- [Problem to solve] Reproduce exactly, and solely, the lines running from the top of the data below through the line with "復(fù)合硅酸鹽板生產(c", both inclusive. Omit pictures.

· · ·

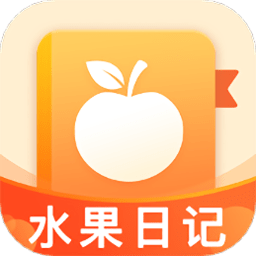 水果日记app 1.0.0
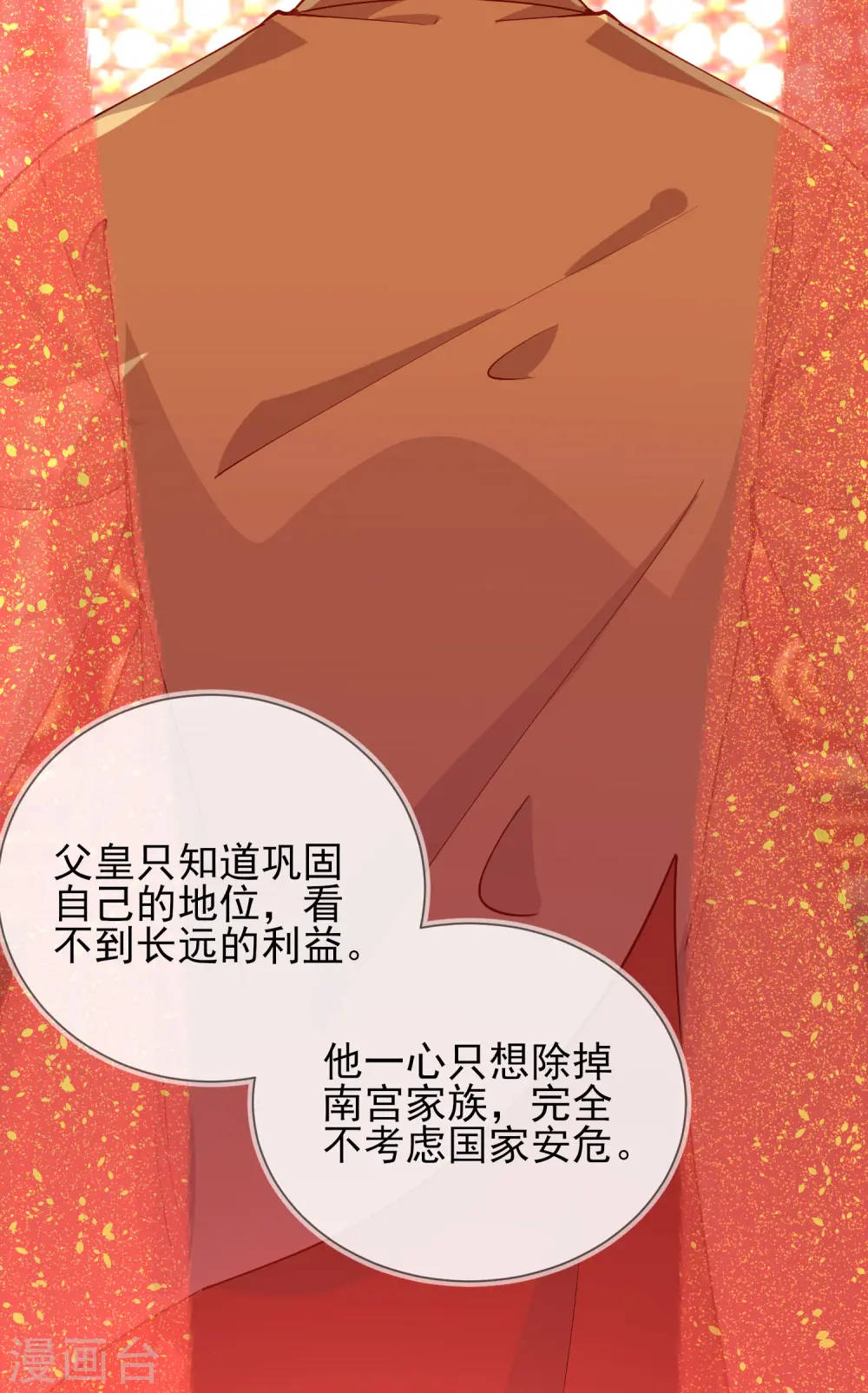 第42话 秘密见面 第15页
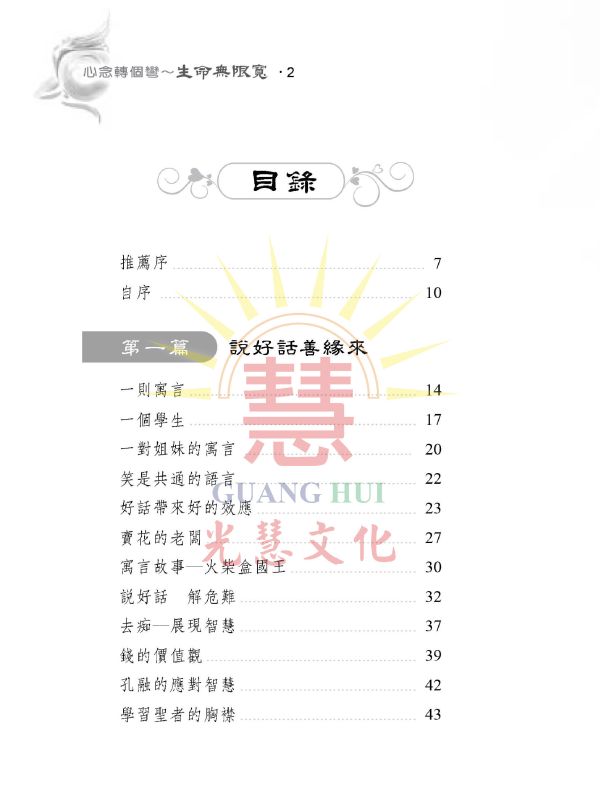 《心念轉個彎　生命無限寬》 / 蔡長鈞 著 《心念轉個彎　生命無限寬》 / 蔡長鈞 著
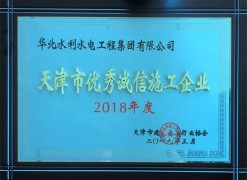 2018年度天津市建设工程优秀诚信企业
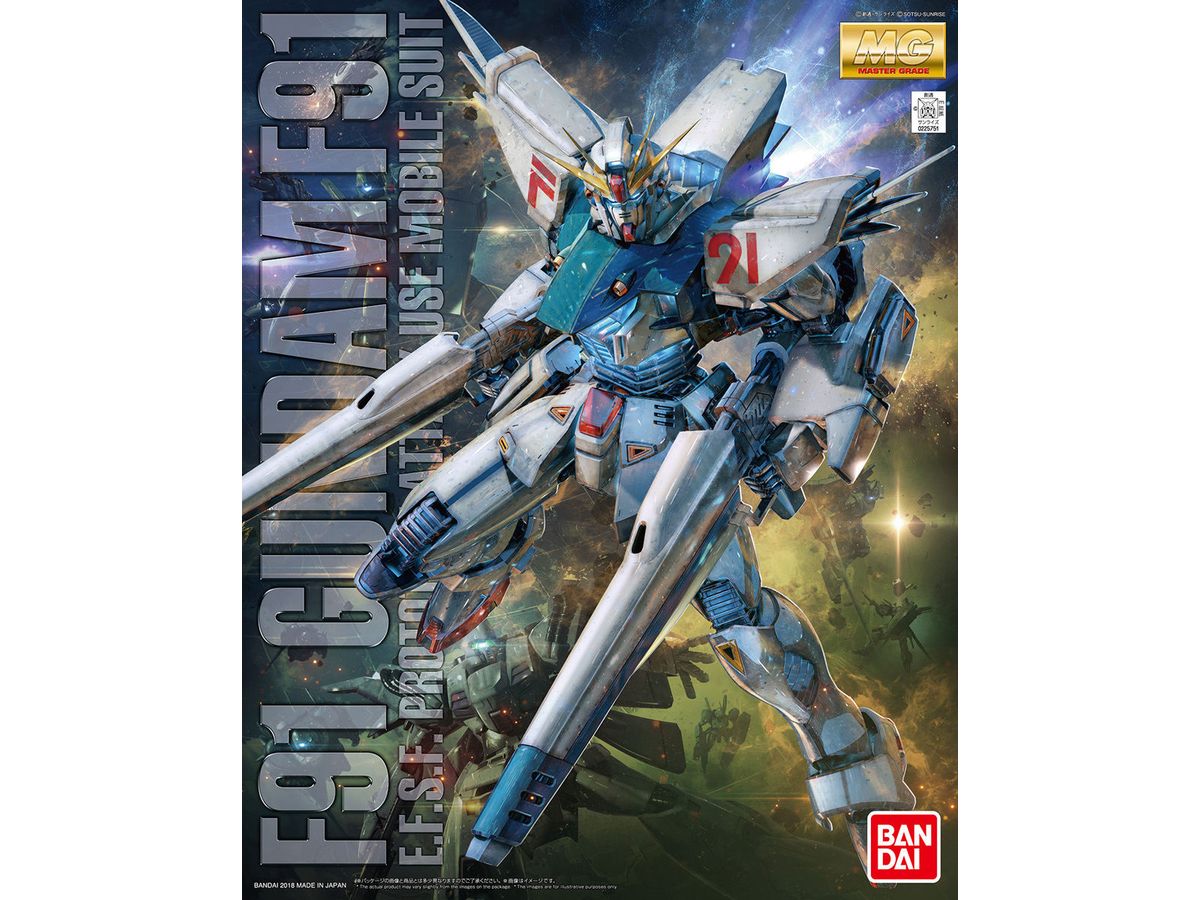 MG Gundam F91 Ver.2.0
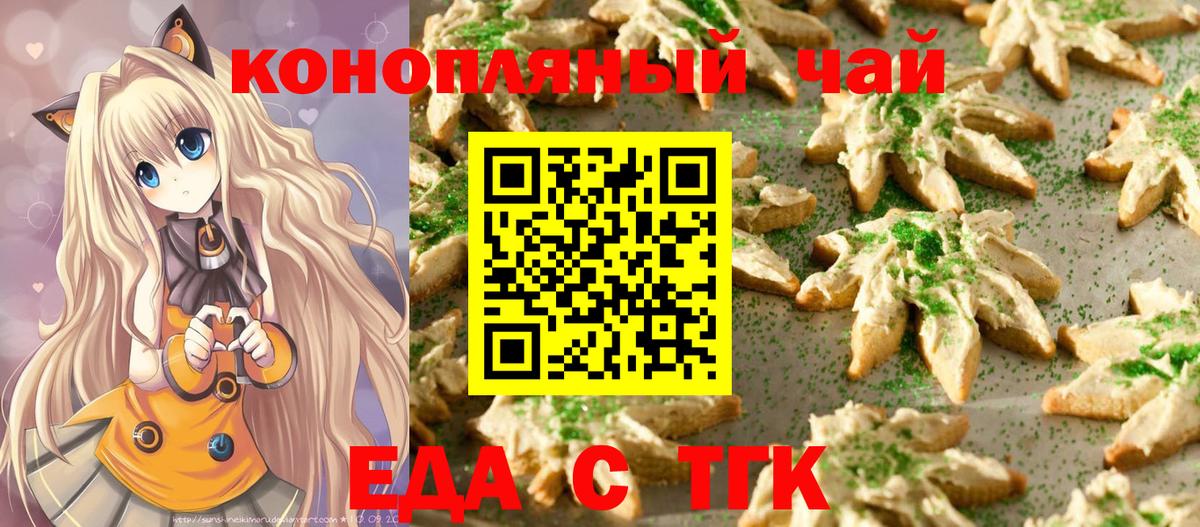 Canna-Cookies конопля  Надым 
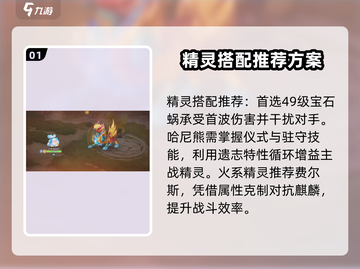 西普大陆手游麒麟打法🔥超详细攻略来啦！截图2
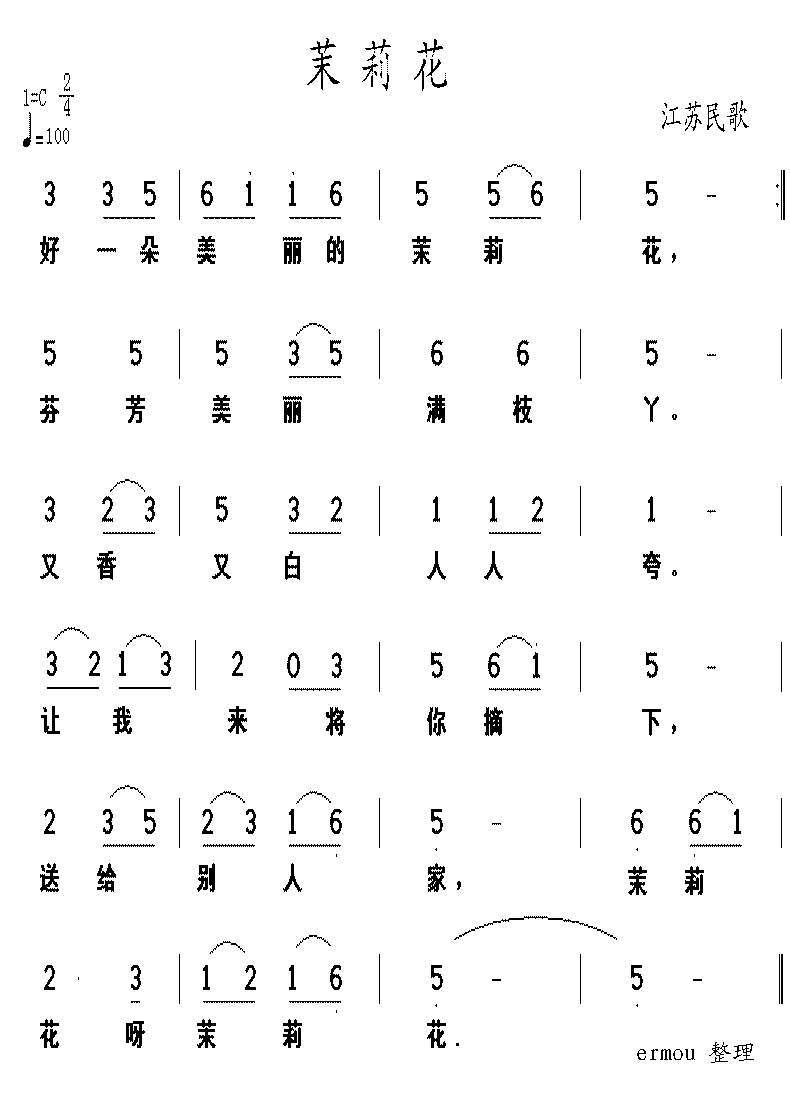 ,茉莉花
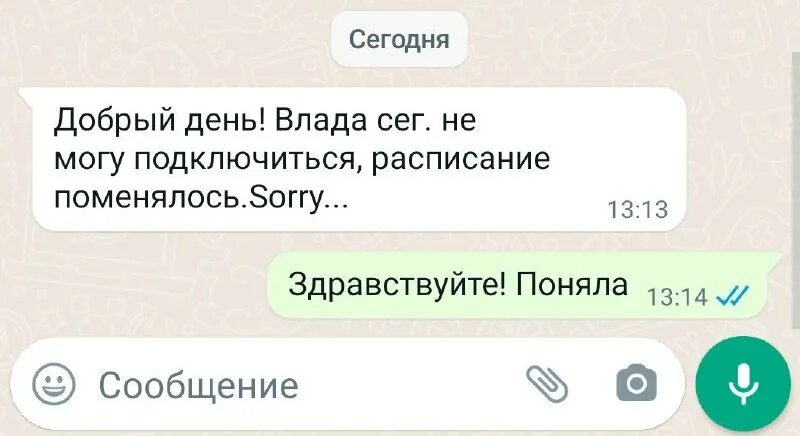 Смотря какую ссылку. Смотря какую ссылку
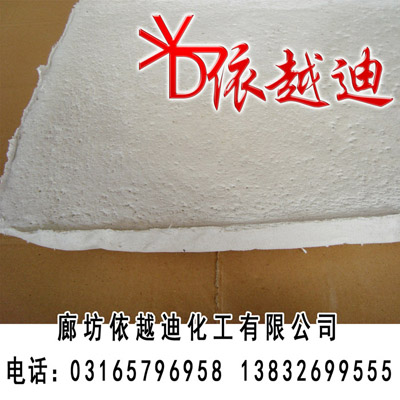 復(fù)合硅酸鹽板生產(chǎn)廠家/銷(xiāo)售復(fù)合硅酸鹽板/依越迪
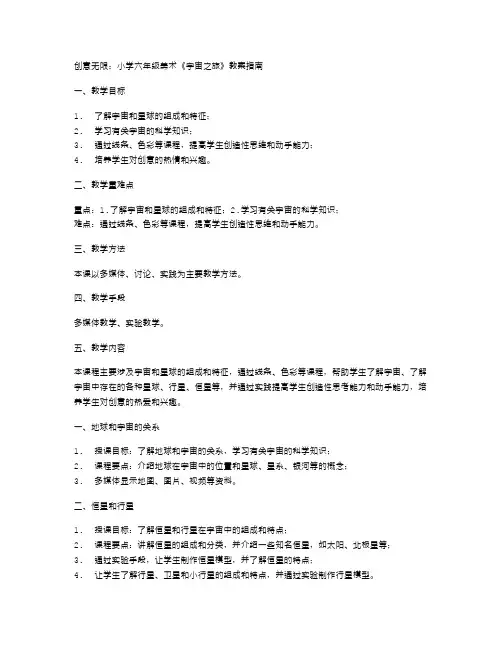 创意无限：小学六年级美术《宇宙之旅》教案指南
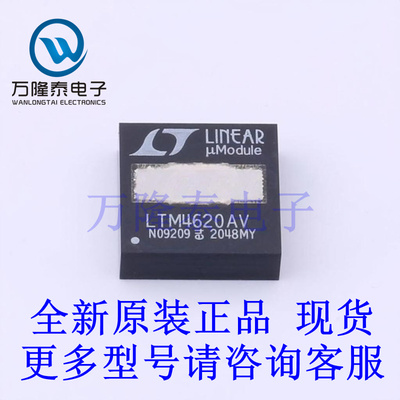 全新原装进口LTM4620AEV#PBF LGA-144(15x15) DC-DC电源芯片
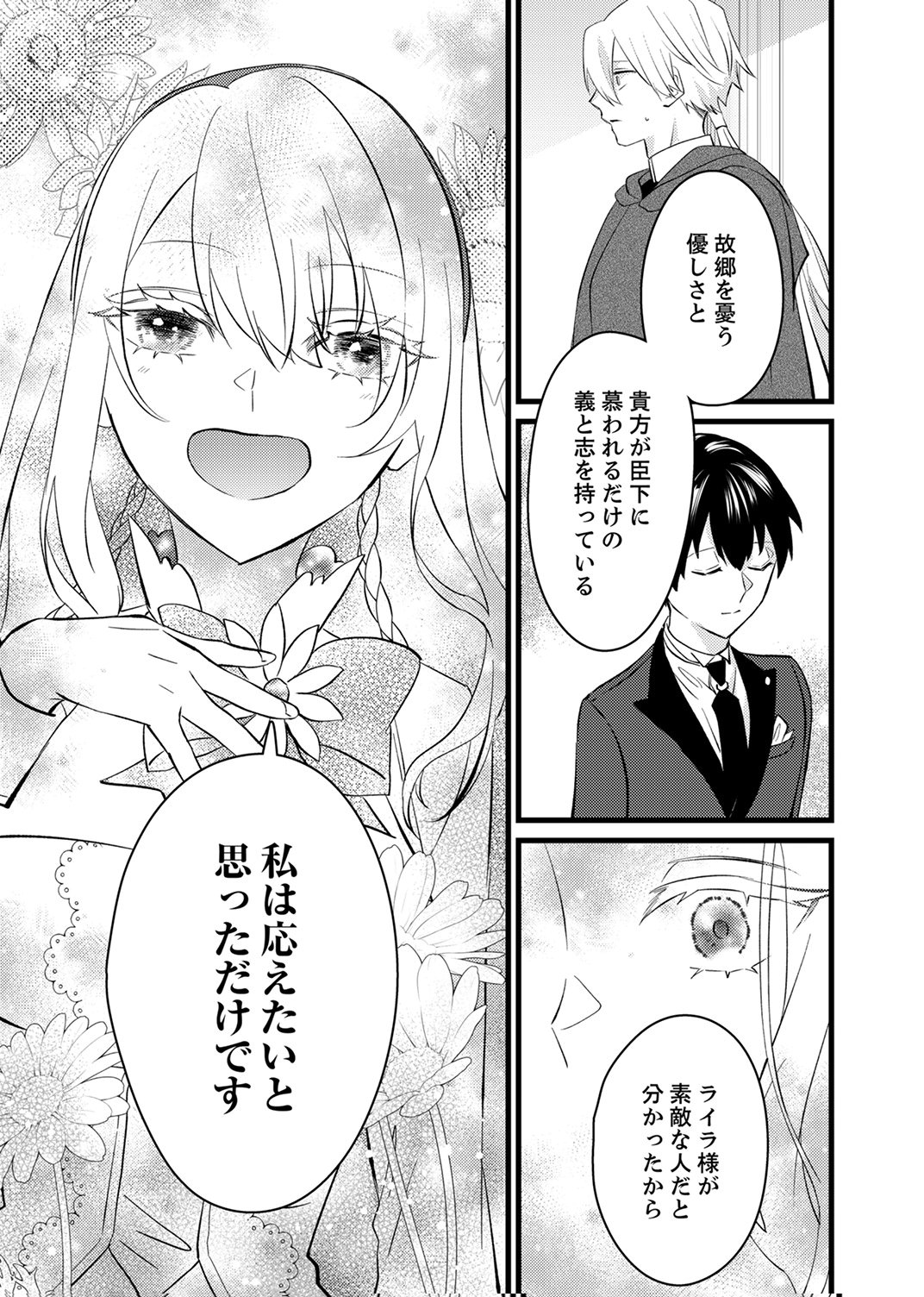 SHITSUJI DESU GA NANIKA? ~OSANANAJIMI NO PAWAHARA KOUJO TO ZETSUEN SHITARA, RINKOKU NO HIMAWARI OUJO NI HIROWARETA NODE KONO MI WO SASAGEMASU~ Chapter 17 page 25 - nihonkuni.com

· · ·

- [Exercise response]
 水果日记app 1.0.0
 第42话 秘密见面 第15页
 《心念轉個彎　生命無限寬》 / 蔡長鈞 著 《心念轉個彎　生命無限寬》 / 蔡長鈞 著
 2018年度天津市建设工程优秀诚信企业
 MG Gundam F91 Ver.2.0
 Canna-Cookies конопля  Надым 
 西普大陆手游麒麟打法🔥超详细攻略来啦！截图2
 ,茉莉花
 Смотря какую ссылку. Смотря какую ссылку
 復(fù)合硅酸鹽板生產(chǎn)廠家/銷(xiāo)售復(fù)合硅酸鹽板/依越迪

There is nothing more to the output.